La postura más crítica con el “vulgo” se encarna en el personaje del cura D. Celestino, cándido protector de la amada de Gabriel, quien resume su repugnancia ante el levantamiento en palabras como éstas “Hijo mío, me parece que veo la corona de España paseada por los patanes y los majos en la punta de sus innobles garrotes”. A lo largo de la novela, el pueblo tan pronto se muestra heroico, como vil, ávido de justicia como pendenciero y cruel. Aunque, a medida que avanza el relato y las tropas francesas comienzan a controlar la situación, la empatía con el pueblo madrileño, primero traicionado por sus reyes y gobernantes, y ahora conquistado y sojuzgado por el invasor galo, va abriéndose paso. En este punto, el relato alcanza todo su vigor, la escena registra sus colores más intensos. Y, al tiempo que las navajas relucen al sol madrileño y el miedo se apodera de las sorprendidas huestes del emperador, se obra el milagro, el momento de la comunión plena, en el que la “turba” se convierte en “pueblo”:

“La campana de ese arrebato glorioso no suena sino cuando son muchos los corazones dispuestos a palpitar en concordancia con su anhelante ritmo, y raras veces presenta la historia ejemplos como aquél, porque el sentimiento patrio no hace milagros sino cuando es una condensación colosal una unidad sin discrepancias de ningún género, y por lo tanto una fuerza irresistible y superior a cuantos obstáculos pueden oponerle los recursos materiales, el genio militar y la muchedumbre de enemigos. El más poderoso genio de la guerra es la conciencia nacional, y la disciplina que da más cohesión, el patriotismo”.

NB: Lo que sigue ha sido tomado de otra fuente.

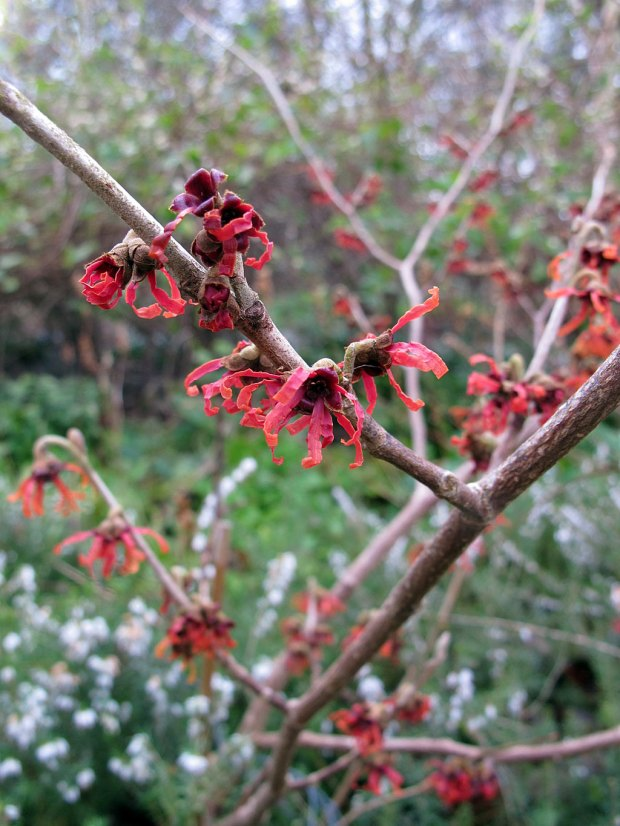 Bare branches with red spidery flowers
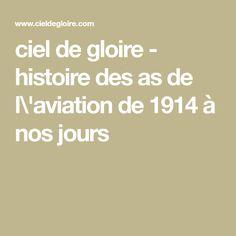 ciel de gloire - histoire des as de l\'aviation de 1914 à nos jours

Cabe hacer –como de hecho está ocurriendo en este año de conmemoración- una lectura en clave patriótica de este “episodio”, así como del resto del corpus galdosiano. Esta circunstancia, el que más de un siglo después la obra siga sujeta a interpretación y controversia, es –más allá de efemérides- la mayor prueba de su vigencia. Pero limitarse a extraer lecciones políticas del texto sería menospreciar el talento literario de su autor. La novela representa antes que cualquier otra cosa el triunfo de la literatura, capaz de trascender el dato histórico y de sumergirnos en un tiempo que por mucho que nos empeñemos no es el nuestro, aunque su crítica feroz a la intolerancia ideológica siga siendo tan pertinente ahora como hace dos siglos.